Werner Stegmaier, pesquisador alemão, aborda aspectos teóricos da literatura nietzschiana buscando as minúcias de seus conceitos

Pensar questões morais a partir das obras de Nietzsche requer deslocar o olhar do senso comum no qual haveria a possibilidade de uma sociedade sem a existência de uma “moral”. “Sua intenção [de Nietzsche] era apontar para possíveis origens imorais de determinada moral, isto é, esclarecer, no intuito de desbaratar o farisaísmo dessa moral. Trata-se da moral que até hoje continua dominando a nós e os traços básicos do nosso pensamento, justamente no Ocidente esclarecido”, esclarece Werner Stegmaier em entrevista por e-mail à IHU On-Line. “Ele queria elevar a moral acima daquela que aposta na igualdade e na reciprocidade e para tanto apela para a razão”, complementa.

Quanto ao niilismo, outro termo recorrente ao se discutir a obra do pensador alemão, Stegmaier ressalta que Nietzsche não o refutava em sua totalidade, mas em uma certa tendência. “Mesmo o niilismo ele não pretendia ‘superar’ como tal, como muitas vezes se diz com base em Martin Heidegger, mas apenas uma forma específica do niilismo que ele enxergava na forma de moral existente então (e até hoje). O niilismo original e primeiro, o fato de que os valores supremos não estão com nada, ele considerava um ‘estado normal’, como ele anotou para si próprio”, postula o entrevistado.

Werner Stegmaier é professor emérito da Ernst-Moritz-Arndt-Universität Greifswald, Alemanha. Entre seus livros publicados, destacamos Nietzsches 'Genealogie der Moral' (1994) e Europa im Geisterkrieg. Studien zu Nietzsche (Open Book Publishers, 2018). É coeditor e diretor de redação do periódico Nietzsche-Studien Internationales Jahrbuch für die Nietzsche-Forschung (Walter de Gruyter).

Confira a entrevista.

IHU On-Line – O senhor é autor do clássico Nietzsche, ‘Genealogie der Moral’. Werkinterpretation (1994).
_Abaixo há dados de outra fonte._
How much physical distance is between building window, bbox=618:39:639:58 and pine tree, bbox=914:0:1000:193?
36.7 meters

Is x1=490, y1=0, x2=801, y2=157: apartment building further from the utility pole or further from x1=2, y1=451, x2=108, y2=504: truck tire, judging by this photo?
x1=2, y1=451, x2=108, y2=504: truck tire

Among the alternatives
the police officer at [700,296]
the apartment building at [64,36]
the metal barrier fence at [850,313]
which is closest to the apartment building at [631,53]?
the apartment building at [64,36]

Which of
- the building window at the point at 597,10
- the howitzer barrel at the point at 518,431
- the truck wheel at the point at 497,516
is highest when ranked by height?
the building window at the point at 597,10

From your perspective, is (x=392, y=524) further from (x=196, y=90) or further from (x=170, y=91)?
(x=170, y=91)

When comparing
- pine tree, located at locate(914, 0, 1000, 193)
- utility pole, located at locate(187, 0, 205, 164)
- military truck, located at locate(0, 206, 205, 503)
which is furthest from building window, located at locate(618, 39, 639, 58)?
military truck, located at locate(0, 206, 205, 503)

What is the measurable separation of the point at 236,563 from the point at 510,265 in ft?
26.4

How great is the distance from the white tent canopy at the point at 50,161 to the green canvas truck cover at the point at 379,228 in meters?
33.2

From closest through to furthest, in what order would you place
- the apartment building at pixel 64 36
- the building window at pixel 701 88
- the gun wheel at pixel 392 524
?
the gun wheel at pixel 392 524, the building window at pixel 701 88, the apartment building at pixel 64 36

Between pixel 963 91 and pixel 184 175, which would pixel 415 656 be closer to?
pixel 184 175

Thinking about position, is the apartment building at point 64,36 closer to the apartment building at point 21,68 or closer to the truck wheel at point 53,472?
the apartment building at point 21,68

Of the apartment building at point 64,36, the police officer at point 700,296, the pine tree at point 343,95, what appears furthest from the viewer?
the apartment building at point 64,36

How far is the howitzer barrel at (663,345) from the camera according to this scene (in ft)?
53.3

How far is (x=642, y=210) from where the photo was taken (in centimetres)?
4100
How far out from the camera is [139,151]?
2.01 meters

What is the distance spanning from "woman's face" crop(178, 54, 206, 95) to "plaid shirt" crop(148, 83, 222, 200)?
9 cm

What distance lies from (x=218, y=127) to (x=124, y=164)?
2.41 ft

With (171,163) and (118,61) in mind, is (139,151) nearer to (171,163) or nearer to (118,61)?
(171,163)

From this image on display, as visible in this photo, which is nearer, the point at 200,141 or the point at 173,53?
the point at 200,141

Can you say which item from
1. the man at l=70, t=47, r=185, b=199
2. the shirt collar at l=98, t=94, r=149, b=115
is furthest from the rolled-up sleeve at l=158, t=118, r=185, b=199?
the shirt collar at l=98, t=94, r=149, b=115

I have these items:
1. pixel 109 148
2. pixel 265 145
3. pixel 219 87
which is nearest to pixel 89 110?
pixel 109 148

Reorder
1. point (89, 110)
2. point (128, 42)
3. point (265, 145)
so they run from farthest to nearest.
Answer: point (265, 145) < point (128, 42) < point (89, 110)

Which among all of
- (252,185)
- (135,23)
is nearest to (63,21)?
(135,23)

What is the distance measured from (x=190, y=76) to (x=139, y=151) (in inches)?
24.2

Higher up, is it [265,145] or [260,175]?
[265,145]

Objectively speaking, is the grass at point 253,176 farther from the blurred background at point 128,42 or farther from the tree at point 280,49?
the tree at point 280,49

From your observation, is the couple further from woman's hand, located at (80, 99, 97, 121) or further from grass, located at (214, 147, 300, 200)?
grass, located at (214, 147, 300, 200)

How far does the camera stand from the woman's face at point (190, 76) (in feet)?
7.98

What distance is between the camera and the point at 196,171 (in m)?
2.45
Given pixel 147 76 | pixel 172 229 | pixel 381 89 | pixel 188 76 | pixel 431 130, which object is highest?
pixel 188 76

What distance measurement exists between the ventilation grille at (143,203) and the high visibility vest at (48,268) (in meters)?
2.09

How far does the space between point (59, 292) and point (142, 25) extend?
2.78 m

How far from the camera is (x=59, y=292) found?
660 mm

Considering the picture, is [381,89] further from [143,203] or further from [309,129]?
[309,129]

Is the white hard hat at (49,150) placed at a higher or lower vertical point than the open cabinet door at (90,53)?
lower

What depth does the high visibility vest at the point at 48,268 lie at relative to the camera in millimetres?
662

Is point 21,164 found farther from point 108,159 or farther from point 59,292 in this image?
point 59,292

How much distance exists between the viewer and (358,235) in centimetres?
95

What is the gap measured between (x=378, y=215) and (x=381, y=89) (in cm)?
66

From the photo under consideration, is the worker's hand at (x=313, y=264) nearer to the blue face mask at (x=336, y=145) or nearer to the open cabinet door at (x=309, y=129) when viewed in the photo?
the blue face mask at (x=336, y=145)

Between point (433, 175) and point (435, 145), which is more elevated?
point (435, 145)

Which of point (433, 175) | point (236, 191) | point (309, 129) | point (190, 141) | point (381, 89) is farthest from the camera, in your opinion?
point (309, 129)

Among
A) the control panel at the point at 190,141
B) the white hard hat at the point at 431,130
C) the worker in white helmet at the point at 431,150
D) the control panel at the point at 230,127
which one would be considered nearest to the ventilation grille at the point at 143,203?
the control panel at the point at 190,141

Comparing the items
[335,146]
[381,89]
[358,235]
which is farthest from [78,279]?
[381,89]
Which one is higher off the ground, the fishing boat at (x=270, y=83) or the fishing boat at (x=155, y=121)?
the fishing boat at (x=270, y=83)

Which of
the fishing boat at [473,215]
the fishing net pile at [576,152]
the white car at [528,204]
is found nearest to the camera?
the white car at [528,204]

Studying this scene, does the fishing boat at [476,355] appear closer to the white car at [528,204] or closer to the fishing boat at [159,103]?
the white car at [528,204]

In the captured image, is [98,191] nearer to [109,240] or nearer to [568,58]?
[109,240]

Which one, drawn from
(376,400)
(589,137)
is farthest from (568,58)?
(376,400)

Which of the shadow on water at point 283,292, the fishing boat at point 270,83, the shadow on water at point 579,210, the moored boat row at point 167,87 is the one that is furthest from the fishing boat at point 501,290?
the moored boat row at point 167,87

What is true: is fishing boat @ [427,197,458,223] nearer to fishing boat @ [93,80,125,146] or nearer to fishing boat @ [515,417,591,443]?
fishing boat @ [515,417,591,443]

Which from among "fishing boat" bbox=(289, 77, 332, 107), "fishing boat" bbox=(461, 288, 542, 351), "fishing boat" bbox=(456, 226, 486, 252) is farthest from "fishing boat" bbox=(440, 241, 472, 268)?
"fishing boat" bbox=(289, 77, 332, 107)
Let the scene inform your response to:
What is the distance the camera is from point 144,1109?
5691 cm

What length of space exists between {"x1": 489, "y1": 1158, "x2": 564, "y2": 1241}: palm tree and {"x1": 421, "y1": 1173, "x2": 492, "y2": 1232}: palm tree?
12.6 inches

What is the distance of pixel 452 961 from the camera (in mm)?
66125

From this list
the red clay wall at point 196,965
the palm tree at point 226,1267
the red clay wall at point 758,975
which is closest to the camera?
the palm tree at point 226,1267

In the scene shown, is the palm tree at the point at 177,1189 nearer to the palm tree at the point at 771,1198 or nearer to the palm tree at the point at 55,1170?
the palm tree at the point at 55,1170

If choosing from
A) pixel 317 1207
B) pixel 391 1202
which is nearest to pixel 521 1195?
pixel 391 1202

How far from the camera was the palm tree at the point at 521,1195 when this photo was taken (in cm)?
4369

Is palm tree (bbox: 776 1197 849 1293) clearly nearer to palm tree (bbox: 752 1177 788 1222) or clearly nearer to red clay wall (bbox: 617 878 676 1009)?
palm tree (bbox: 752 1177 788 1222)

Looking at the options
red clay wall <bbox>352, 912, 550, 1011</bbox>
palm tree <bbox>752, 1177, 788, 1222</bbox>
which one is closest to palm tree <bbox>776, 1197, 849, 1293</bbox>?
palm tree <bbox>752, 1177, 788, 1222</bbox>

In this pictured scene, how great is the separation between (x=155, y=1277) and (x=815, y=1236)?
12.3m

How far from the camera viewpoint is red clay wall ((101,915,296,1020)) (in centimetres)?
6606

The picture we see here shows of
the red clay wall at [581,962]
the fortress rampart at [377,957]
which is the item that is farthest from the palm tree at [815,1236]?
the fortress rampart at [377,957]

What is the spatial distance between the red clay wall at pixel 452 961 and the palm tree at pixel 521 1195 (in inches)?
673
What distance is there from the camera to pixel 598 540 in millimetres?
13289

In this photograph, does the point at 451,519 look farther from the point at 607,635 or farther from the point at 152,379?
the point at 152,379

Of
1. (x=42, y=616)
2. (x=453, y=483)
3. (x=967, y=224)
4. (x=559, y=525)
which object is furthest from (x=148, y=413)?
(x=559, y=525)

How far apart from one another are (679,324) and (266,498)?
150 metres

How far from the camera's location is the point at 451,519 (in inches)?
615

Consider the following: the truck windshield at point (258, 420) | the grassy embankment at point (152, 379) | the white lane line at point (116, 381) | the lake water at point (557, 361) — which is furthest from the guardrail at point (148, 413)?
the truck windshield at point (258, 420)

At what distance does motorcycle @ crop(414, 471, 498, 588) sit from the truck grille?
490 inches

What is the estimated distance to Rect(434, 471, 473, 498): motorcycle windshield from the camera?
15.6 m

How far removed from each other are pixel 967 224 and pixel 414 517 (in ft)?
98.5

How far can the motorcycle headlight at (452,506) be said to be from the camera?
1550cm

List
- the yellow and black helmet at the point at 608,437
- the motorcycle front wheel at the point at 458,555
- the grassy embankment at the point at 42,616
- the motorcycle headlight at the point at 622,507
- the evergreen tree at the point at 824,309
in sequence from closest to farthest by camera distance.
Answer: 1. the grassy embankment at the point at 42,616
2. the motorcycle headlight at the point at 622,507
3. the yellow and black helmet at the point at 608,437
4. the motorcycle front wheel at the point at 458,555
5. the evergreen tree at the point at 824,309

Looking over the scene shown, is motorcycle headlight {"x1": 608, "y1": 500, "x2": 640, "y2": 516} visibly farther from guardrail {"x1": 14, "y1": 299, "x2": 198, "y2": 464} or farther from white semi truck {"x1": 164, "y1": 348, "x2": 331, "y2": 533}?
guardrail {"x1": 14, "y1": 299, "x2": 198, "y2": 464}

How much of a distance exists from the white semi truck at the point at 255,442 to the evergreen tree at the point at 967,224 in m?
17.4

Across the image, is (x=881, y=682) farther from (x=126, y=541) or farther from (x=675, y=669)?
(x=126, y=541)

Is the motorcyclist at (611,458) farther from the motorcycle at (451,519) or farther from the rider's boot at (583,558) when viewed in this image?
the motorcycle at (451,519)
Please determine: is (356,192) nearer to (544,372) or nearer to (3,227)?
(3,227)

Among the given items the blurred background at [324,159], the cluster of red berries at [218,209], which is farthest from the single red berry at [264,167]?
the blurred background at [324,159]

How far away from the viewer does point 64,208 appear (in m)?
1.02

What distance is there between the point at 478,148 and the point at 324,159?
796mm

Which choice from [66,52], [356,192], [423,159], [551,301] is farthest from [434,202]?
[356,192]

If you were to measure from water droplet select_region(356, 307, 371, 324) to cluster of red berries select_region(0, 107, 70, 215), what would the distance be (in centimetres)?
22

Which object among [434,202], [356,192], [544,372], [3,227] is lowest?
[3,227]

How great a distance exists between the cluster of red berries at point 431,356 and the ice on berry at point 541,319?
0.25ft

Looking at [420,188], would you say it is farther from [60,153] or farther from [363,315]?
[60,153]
Tomando em consideração sua pesquisa, em que sentido Genealogia da Moral é uma elucidação de uma elucidação?
Werner Stegmaier – O Esclarecimento, tal como o conhecemos e como ele atingiu seu clímax no trabalho de Immanuel Kant , atribuiu às pessoas uma razão a qual todas poderiam utilizar por igual, independentemente de suas condições individuais e sociais. Com a sua obra Nietzsche questionou essa premissa, particularmente em sua Genealogia da Moral. O sociólogo Niklas Luhmann , que tinha muitas posições filosóficas fundamentais em comum com Nietzsche, mesmo sem se referir muito explicitamente a ele, falou de uma “clarificação do Esclarecimento”. É também um esclarecimento, o esclarecimento do Esclarecimento no tocante a uma premissa que deixou de ser sustentável. Nietzsche pensava “razão”, conceito que ele usou com frequência, de maneira diferente, isto é, como “razoabilidade” diversificada e dinâmica, que combina virtudes da orientação humana, como circunspecção, antecipação, visão do todo, apercepção, cautela, deferência, compreensão empática e esperança confiante, que podem se desenvolver diferentemente na orientação de cada indivíduo.

IHU On-Line – Dentro de um contexto mais amplo da filosofia de Nietzsche, como se pode compreender o lugar ocupado pela obra Genealogia da Moral?
Werner Stegmaier – Existe amplo consenso na pesquisa de Nietzsche de que com a Genealogia da Moral sua obra assumiu um caráter intensamente polêmico; ele a chamou expressamente de “libelo”, em seu subtítulo. Ela fora diretamente precedida pelo muito ponderado e equilibrado Livro V da Gaia Ciência (São Paulo: Companhia das Letras, 2001), que na minha opinião contém os mais maduros e serenos aforismos de Nietzsche; ali os famosos ensinamentos do seu Zaratustra acerca do Super-homem e do eterno retorno das coisas já saíram de cena. Para o libelo Nietzsche voltou a adotar o formato de tratado, o qual ele havia usado em suas primeiras obras, O Nascimento da Tragédia (São Paulo: Companhia de Bolso, 2007) e Considerações Extemporâneas; entretanto ele evitou uma reflexão contínua e coerente (portanto uma espécie de “sistema”, que ele rejeitava), subdividindo a Genealogia em três tratados, em cada um dos quais ele fazia um novo começo.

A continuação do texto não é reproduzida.